Gencel warned that many crypto card programs advertise high cashback while funding rewards through other charges, particularly foreign-exchange markups. “Some cards have that FX fee as high as like 3 or 4%, and then do 2% cashback,” he said, adding, “So they effectively earn 1% in all of their spending.” He used Bybit as an example in that explanation.
Solflare’s card uses a simpler pricing model. Issuing, onboarding and KYC are free for users, and the card applies a single 1% FX fee when spending in non-dollar currencies. Gencel described the approach as less flashy than large cashback offers but easier for customers to understand.
The product targets people who already hold USDC. Solflare’s data shows users who make more than two transactions return at higher rates, which the team interprets as a sign the card fits a specific active cohort. For consumers who do not hold USDC, do not trade, and do not use a wallet, Gencel said the card may not outperform traditional banking products.

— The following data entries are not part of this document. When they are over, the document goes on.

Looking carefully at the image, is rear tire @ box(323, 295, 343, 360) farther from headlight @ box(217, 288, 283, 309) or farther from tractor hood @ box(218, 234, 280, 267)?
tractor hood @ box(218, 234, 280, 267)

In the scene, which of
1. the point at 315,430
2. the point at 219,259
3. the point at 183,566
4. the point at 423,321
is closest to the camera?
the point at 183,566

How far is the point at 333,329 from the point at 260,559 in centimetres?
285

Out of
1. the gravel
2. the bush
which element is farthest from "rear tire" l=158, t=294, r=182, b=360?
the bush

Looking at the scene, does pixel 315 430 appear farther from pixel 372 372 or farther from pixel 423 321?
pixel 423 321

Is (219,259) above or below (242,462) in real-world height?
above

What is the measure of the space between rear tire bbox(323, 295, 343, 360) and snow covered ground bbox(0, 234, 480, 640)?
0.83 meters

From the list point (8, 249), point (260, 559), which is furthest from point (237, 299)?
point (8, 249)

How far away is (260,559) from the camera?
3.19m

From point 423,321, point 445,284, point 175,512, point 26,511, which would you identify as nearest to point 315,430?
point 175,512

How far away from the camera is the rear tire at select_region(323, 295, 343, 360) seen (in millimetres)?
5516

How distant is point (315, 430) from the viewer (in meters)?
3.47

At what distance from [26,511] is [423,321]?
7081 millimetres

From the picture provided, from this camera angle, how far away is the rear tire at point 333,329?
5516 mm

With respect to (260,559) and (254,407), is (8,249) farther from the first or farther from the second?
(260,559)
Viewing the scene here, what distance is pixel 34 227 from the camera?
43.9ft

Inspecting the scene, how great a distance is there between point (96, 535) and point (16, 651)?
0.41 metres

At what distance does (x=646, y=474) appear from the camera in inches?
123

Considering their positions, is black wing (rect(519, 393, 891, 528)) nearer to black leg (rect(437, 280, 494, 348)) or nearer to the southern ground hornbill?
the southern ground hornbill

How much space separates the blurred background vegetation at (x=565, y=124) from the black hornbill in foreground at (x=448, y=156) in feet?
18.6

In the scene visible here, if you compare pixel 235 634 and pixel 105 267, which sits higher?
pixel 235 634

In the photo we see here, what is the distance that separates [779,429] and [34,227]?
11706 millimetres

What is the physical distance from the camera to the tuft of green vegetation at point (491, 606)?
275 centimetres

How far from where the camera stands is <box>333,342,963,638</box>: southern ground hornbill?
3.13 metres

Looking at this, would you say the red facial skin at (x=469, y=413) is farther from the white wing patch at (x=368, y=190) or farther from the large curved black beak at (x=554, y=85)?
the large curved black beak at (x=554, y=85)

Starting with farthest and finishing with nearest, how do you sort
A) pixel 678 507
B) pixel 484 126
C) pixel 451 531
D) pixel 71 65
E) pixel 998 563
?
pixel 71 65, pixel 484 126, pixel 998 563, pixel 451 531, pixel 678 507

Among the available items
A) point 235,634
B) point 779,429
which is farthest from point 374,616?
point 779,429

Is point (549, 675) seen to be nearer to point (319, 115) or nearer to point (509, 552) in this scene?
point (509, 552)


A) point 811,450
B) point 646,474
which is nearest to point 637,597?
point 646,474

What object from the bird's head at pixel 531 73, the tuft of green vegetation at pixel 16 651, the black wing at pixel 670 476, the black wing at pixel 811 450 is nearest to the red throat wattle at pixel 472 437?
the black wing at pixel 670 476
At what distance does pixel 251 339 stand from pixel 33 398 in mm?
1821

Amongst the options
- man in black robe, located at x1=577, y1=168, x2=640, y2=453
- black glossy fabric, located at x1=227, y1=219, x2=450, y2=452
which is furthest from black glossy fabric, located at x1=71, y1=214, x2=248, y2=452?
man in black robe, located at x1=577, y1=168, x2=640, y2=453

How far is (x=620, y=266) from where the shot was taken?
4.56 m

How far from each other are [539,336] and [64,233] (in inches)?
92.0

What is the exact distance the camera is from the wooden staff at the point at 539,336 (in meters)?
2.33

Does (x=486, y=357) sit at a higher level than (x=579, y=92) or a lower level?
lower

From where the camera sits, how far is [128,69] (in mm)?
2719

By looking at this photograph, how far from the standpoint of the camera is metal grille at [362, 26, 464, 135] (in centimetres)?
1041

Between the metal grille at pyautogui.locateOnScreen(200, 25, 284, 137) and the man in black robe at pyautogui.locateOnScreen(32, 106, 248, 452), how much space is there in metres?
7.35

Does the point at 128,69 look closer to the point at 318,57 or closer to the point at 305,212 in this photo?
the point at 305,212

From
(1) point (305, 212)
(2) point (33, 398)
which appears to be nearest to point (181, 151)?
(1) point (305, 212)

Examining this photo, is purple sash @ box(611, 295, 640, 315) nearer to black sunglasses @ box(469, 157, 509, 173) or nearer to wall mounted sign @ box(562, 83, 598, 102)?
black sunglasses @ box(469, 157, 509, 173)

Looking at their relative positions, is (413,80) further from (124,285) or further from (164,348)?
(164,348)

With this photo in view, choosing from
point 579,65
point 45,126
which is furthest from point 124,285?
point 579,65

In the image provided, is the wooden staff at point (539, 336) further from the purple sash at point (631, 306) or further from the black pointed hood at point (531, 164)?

Solflare will remain focused on the Solana blockchain. The team found that wallets that expanded across multiple chains often saw extra chains contribute “less than 5% of their all-time revenue.” Solflare has concentrated on Solana since 2020 because the network is low cost, fast and active; Gencel acknowledged some markets, such as perpetuals, may differ where other firms have positions.
The crypto card market is crowded, with exchanges and wallets launching cards across regions. Gencel noted many European card offerings lose money unless the issuer controls card issuing and more backend operations. He also pointed out that these products still rely on banking partners, run anti-money-laundering checks and meet the same risk requirements because a bank must approve users.
On stablecoins, Gencel said the market is shifting as issuers like Circle begin sharing incentives. He described USDC and USDT as the only stablecoins to reach significant scale, while noting USDT can be harder to track. He added that PayPal’s stablecoin incentive arrangements resemble business-to-business deals with decentralized finance platforms and can provide incentives to other DeFi services.